UAE's agritech push: food security as industrial policy
The UAE imports roughly 85 per cent of its food. For a country that has made state-capacity industrial policy a signature of its modernisation, that number is not a fact to be accepted — it is a problem to be solved with capital and technology.
The Emirates Food Security Council, chaired by the Minister of Climate Change and Environment, this month announced a broadened remit that now includes three technology verticals: controlled-environment agriculture, cell-cultured protein production, and aquaculture integrated with Abu Dhabi's desalination infrastructure. Each has a state-backed investment vehicle and a target.
The controlled-environment programme is the most visible. Pure Harvest, the Abu Dhabi-founded vertical farming company, has secured expansion funding that will take its total operational greenhouse footprint past 160,000 square metres by the end of 2026 — enough, the company says, to supply 15 per cent of domestic tomato demand year-round. Mubadala-backed Bustanica is scaling its operation at DWC, and Al Dahra has taken a majority stake in a Netherlands-based hydroponics technology firm to accelerate its own UAE rollout.
Cell-cultured protein is earlier-stage but better resourced.

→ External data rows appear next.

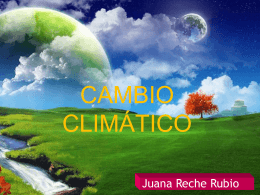 descargar : cambio climatico
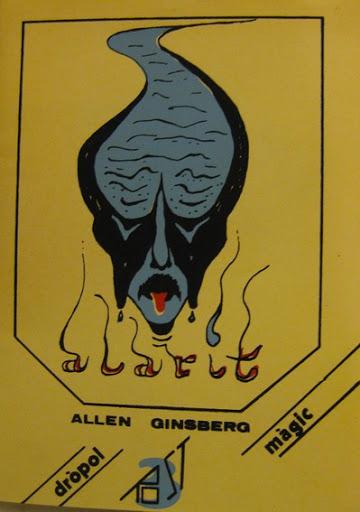 Alarit, d'Allen Gisberg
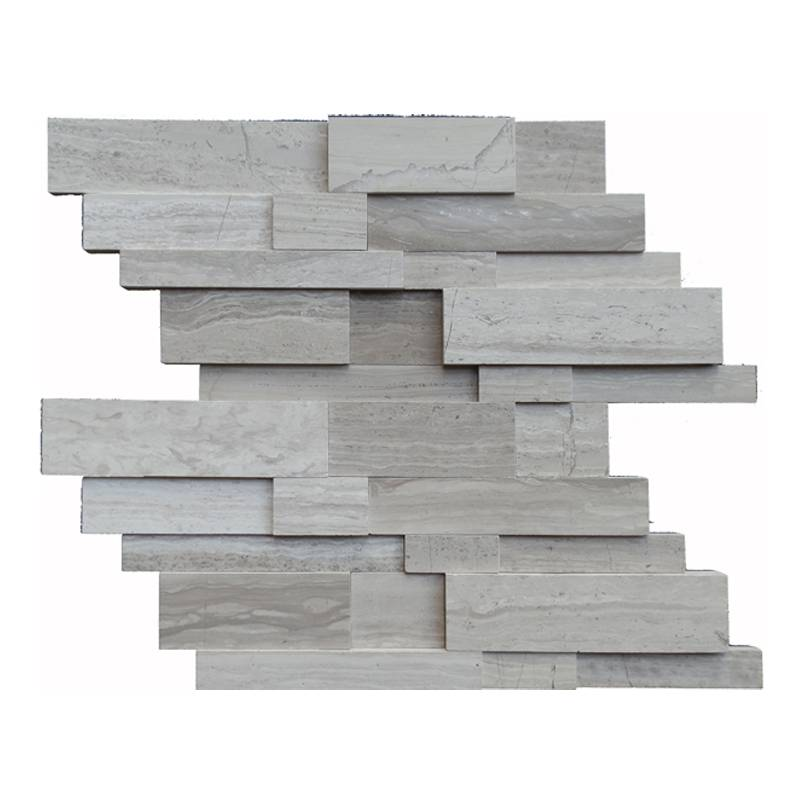 Decorstone24 Wood Grain Marble Trapezoid Mosaic For Kitchen Wall Tiles Featured Image
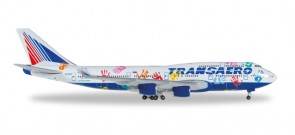 Transaero Boeing 747-400 Hands, Flight of Hope Die-Cast Reg# EI-XLO Herpa 528818 1:500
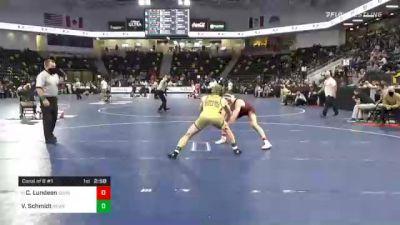 141 lbs Consolation - Cade Lundeen, Concordia Moorhead vs Van Schmidt, Nebraska Wesleyan University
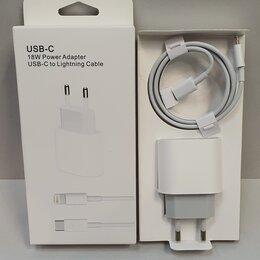 Зарядные устройства и адаптеры - Быстрая зарядка адаптер и кабель для iPhone , 0
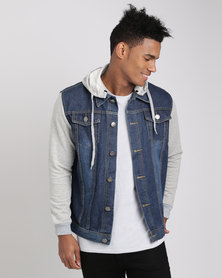 Utopia Men's Denim Jacket With Sweatshirt Sleeves And Detachable Hood Blue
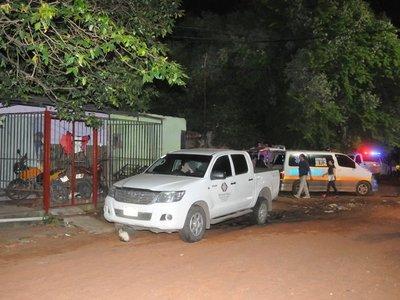 Dos jóvenes son hallados sin vida en Villa Elisa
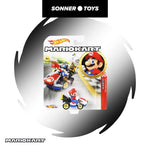 Hot Wheels: Mario Kart - Mario - SonnerToys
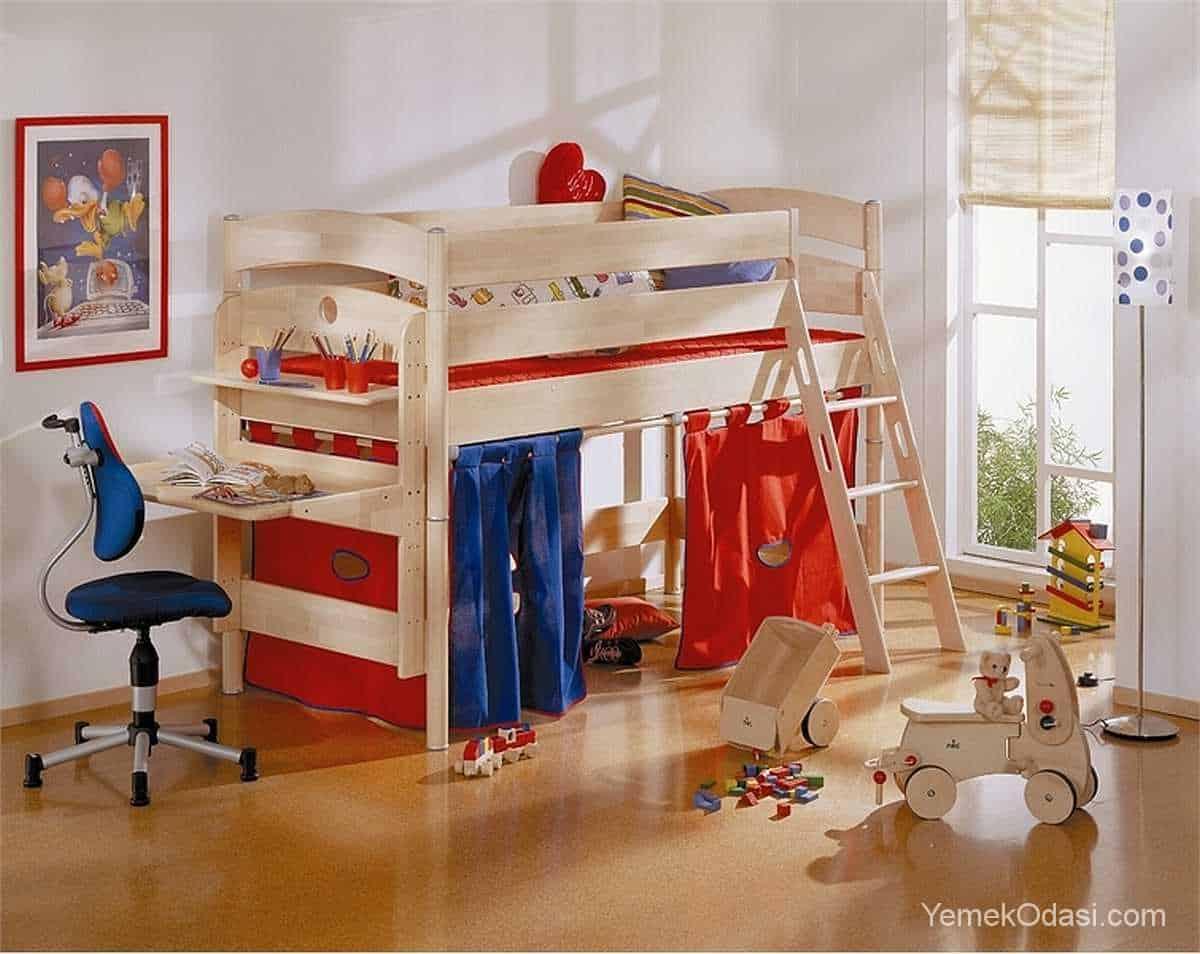 K K Ocuk Odalar In Dekorasyon Nerileri Yemek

The Fish Farm, the Dubai-based aquaculture operation, has partnered with US cultivated seafood company Shiok Meats to pilot cell-based shrimp at a production facility in Dubai Industrial City. ADQ, Abu Dhabi's holding company, has co-invested with Temasek in a Singapore-based cultivated meat platform on the condition that a Gulf-located production line is operational within three years.
Aquaculture is where the desalination-linked infrastructure becomes interesting. Brine, the high-salinity discharge from desalination plants, is traditionally a disposal problem. When routed through integrated multi-trophic aquaculture systems, it can support commercial shrimp, tilapia, and halophyte crops. Masdar and ADNOC are jointly scoping a pilot at the Ghalilah desalination complex; an operational pilot is expected within twelve months.
The through-line is consistent. In each vertical, the UAE is willing to deploy sovereign capital to de-risk operational rollout, on the expectation that a domestic food technology supply chain becomes a strategic asset in its own right. Whether the economics work at market scale is a question the state appears prepared to answer with its own balance sheet.